[patch] net: unix: fix inflight counting bug in garbage collector - Kernel

This is a discussion on [patch] net: unix: fix inflight counting bug in garbage collector - Kernel ; Hi David, This patch fixes the BUG_ON triggered by Andrea's tests. It turned out to be completely independent of the stack overflow issue, but happens to be triggered by the same test program. Should qualify for -stable too. Thanks, Miklos ...

+ Reply to Thread
Results 1 to 3 of 3

Thread: [patch] net: unix: fix inflight counting bug in garbage collector

  1. [patch] net: unix: fix inflight counting bug in garbage collector

    Hi David,

    This patch fixes the BUG_ON triggered by Andrea's tests. It turned
    out to be completely independent of the stack overflow issue, but
    happens to be triggered by the same test program.

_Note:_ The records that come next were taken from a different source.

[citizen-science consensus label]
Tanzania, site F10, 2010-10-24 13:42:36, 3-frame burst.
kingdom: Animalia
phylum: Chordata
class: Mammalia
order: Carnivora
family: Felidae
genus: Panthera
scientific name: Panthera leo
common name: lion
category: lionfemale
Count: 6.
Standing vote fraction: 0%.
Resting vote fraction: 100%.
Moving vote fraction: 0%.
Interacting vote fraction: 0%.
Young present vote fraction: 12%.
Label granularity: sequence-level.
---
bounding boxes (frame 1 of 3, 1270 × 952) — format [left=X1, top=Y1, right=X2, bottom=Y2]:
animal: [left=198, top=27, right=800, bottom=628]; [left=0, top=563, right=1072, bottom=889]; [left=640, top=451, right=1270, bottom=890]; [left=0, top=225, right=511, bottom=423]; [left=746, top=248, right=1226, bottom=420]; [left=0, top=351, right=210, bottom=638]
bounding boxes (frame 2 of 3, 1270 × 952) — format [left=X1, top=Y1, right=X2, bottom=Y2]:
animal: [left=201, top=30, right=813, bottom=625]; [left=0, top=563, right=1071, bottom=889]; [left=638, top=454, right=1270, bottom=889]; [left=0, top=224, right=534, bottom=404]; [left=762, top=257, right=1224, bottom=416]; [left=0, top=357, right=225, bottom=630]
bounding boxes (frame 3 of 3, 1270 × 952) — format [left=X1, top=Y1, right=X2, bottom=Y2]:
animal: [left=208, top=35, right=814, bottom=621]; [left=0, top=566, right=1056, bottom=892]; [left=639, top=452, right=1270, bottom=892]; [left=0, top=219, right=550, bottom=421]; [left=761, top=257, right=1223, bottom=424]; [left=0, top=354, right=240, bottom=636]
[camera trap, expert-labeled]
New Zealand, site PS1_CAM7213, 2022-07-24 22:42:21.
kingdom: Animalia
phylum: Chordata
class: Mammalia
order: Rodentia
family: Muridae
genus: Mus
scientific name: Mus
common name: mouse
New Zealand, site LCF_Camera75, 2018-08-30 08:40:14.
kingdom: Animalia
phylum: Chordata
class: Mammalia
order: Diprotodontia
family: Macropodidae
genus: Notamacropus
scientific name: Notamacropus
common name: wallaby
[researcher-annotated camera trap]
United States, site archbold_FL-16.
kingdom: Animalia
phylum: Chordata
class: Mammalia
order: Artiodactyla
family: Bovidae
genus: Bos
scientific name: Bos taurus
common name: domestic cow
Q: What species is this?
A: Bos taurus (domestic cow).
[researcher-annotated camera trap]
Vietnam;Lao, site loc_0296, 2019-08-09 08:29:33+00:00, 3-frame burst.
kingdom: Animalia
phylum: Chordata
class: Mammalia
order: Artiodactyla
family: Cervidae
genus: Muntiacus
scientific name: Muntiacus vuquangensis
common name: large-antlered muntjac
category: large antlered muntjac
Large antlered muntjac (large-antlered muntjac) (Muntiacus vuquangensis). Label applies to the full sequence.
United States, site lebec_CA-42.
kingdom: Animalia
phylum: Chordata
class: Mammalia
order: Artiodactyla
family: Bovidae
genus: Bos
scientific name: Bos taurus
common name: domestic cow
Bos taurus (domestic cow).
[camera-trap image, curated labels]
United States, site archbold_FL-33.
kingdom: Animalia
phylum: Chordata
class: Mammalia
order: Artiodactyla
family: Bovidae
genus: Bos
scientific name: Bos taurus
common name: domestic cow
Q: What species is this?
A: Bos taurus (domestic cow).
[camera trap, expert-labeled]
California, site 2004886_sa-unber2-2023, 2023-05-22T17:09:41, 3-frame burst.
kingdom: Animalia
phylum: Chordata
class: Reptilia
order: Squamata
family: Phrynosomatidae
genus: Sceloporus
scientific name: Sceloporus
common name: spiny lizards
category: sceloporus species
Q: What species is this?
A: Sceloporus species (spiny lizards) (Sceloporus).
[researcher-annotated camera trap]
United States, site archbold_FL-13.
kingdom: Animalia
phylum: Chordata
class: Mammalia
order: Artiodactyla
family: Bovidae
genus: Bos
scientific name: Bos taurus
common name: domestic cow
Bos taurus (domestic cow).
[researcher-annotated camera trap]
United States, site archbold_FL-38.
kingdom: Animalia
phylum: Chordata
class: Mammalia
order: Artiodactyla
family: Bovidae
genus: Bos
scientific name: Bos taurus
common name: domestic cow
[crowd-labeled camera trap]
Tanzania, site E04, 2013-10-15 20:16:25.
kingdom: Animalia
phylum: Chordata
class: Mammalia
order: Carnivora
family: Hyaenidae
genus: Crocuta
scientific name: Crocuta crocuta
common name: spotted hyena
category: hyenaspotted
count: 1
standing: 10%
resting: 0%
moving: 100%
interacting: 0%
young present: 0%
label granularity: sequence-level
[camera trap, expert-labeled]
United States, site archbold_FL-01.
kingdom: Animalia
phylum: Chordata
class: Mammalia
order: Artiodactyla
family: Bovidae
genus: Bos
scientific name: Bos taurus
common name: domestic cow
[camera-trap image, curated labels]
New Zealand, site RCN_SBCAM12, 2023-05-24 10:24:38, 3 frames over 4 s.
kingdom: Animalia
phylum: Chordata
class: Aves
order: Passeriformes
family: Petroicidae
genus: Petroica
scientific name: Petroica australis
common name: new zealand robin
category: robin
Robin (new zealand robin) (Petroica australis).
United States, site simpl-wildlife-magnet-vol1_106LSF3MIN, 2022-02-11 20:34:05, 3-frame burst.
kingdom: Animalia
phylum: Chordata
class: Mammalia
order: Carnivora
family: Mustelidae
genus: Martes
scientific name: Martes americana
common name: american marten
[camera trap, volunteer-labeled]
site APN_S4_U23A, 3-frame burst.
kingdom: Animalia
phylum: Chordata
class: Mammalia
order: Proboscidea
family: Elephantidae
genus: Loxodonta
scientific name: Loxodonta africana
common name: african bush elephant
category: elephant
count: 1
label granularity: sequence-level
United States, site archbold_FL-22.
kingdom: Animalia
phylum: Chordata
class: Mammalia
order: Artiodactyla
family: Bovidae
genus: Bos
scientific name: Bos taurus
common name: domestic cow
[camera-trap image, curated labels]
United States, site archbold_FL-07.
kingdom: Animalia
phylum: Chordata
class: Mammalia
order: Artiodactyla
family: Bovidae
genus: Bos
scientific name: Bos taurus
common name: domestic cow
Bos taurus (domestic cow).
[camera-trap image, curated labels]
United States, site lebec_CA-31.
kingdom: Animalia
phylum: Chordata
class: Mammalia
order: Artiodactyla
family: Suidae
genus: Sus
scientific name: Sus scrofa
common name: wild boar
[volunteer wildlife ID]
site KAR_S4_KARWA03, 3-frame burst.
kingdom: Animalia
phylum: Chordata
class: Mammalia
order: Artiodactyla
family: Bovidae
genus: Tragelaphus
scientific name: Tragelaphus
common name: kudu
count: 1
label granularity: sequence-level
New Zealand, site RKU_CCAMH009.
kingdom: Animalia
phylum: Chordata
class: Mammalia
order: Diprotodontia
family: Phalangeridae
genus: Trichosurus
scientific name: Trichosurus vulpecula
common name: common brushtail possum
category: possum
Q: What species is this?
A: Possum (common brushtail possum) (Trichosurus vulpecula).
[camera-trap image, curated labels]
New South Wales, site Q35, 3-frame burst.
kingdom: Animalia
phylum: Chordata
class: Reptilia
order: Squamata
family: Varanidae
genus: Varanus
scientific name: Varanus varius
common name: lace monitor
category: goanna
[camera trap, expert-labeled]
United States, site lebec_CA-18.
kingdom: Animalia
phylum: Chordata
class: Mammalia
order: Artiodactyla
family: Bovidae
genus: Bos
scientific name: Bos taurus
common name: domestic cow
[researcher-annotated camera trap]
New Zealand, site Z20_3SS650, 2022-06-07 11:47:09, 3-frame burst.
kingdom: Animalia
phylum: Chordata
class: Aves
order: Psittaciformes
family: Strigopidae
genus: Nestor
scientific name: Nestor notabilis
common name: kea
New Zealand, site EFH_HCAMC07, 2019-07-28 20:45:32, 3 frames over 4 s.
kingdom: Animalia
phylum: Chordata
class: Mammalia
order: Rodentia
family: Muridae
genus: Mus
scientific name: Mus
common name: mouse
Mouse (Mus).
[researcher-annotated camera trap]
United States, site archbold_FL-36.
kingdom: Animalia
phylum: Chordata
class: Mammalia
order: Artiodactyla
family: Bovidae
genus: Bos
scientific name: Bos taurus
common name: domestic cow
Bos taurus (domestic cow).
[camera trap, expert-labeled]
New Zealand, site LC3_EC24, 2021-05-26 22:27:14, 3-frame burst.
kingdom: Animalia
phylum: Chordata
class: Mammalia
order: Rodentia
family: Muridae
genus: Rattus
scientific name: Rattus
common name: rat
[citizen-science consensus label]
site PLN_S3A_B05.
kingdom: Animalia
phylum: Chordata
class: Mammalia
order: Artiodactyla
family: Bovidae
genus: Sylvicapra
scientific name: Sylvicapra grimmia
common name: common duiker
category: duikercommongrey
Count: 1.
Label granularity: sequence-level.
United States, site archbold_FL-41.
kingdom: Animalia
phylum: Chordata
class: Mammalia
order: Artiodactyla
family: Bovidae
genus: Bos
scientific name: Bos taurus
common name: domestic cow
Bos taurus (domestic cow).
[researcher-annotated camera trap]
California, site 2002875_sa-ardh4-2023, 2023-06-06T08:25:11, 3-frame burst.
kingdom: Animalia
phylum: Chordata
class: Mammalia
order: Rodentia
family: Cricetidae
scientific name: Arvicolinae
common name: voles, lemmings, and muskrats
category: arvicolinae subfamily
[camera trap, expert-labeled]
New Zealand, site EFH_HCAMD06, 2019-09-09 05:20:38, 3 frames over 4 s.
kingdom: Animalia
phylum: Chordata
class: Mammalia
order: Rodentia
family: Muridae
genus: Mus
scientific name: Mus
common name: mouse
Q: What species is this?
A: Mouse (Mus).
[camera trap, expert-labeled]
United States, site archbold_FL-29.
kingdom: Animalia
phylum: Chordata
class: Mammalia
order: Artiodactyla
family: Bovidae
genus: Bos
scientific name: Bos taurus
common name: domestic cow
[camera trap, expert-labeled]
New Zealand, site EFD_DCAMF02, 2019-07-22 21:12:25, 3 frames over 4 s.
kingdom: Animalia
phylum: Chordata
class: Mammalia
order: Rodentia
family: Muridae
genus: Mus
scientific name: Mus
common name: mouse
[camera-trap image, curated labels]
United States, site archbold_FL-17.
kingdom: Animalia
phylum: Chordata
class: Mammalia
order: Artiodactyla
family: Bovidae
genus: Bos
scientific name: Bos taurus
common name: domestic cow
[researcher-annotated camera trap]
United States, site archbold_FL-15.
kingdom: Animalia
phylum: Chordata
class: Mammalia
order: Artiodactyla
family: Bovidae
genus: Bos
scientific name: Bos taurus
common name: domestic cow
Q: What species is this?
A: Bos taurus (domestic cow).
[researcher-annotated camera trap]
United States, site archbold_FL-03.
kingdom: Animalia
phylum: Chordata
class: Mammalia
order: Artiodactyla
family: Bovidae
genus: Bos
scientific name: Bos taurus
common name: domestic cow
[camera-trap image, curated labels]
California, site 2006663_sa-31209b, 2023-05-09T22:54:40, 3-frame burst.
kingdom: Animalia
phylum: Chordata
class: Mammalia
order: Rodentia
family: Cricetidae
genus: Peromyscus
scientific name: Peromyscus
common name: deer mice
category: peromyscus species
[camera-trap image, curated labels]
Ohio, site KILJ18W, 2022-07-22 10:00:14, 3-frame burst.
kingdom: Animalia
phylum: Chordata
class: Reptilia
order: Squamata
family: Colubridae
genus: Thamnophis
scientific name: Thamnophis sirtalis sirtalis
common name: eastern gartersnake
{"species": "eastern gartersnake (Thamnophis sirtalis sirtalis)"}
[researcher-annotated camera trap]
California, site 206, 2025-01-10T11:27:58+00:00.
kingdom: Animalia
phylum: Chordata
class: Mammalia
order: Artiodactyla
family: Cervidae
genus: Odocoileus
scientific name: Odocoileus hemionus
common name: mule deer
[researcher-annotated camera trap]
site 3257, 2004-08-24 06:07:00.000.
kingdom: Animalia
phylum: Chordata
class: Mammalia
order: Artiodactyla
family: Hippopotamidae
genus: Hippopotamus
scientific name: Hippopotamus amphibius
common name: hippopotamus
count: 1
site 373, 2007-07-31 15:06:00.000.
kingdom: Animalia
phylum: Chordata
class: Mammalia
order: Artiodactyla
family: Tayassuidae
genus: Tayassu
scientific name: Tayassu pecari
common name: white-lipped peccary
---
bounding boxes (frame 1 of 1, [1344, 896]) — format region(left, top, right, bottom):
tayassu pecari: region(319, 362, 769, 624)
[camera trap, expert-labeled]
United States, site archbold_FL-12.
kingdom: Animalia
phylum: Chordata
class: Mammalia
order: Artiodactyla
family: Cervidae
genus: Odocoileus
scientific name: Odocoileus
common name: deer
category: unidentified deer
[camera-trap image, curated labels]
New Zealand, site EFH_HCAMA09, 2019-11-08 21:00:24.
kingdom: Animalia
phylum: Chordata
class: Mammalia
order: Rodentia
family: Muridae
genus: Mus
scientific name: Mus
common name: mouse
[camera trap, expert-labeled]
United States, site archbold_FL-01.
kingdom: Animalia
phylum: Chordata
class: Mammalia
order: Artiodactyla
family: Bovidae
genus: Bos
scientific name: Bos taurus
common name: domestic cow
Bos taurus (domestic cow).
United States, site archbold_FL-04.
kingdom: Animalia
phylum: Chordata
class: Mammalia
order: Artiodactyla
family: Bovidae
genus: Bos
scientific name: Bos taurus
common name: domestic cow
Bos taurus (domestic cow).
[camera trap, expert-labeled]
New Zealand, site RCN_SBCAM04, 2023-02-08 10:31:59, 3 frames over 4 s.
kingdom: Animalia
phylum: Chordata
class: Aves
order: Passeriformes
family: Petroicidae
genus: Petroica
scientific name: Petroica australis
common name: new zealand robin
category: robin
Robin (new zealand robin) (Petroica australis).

    Should qualify for -stable too.

    Thanks,
    Miklos

    ----
    From: Miklos Szeredi

    Previously I assumed that the receive queues of candidates don't
    change during the GC. This is only half true, nothing can be received
    from the queues (see comment in unix_gc()), but buffers could be added
    through the other half of the socket pair, which may still have file
    descriptors referring to it.

    This can result in inc_inflight_move_tail() erronously increasing the
    "inflight" counter for a unix socket for which dec_inflight() wasn't
    previously called. This in turn can trigger the "BUG_ON(total_refs <
    inflight_refs)" in a later garbage collection run.

    Fix this by only manipulating the "inflight" counter for sockets which
    are candidates themselves. Duplicating the file references in
    unix_attach_fds() is also needed to prevent a socket becoming a
    candidate for GC while the skb that contains it is not yet queued.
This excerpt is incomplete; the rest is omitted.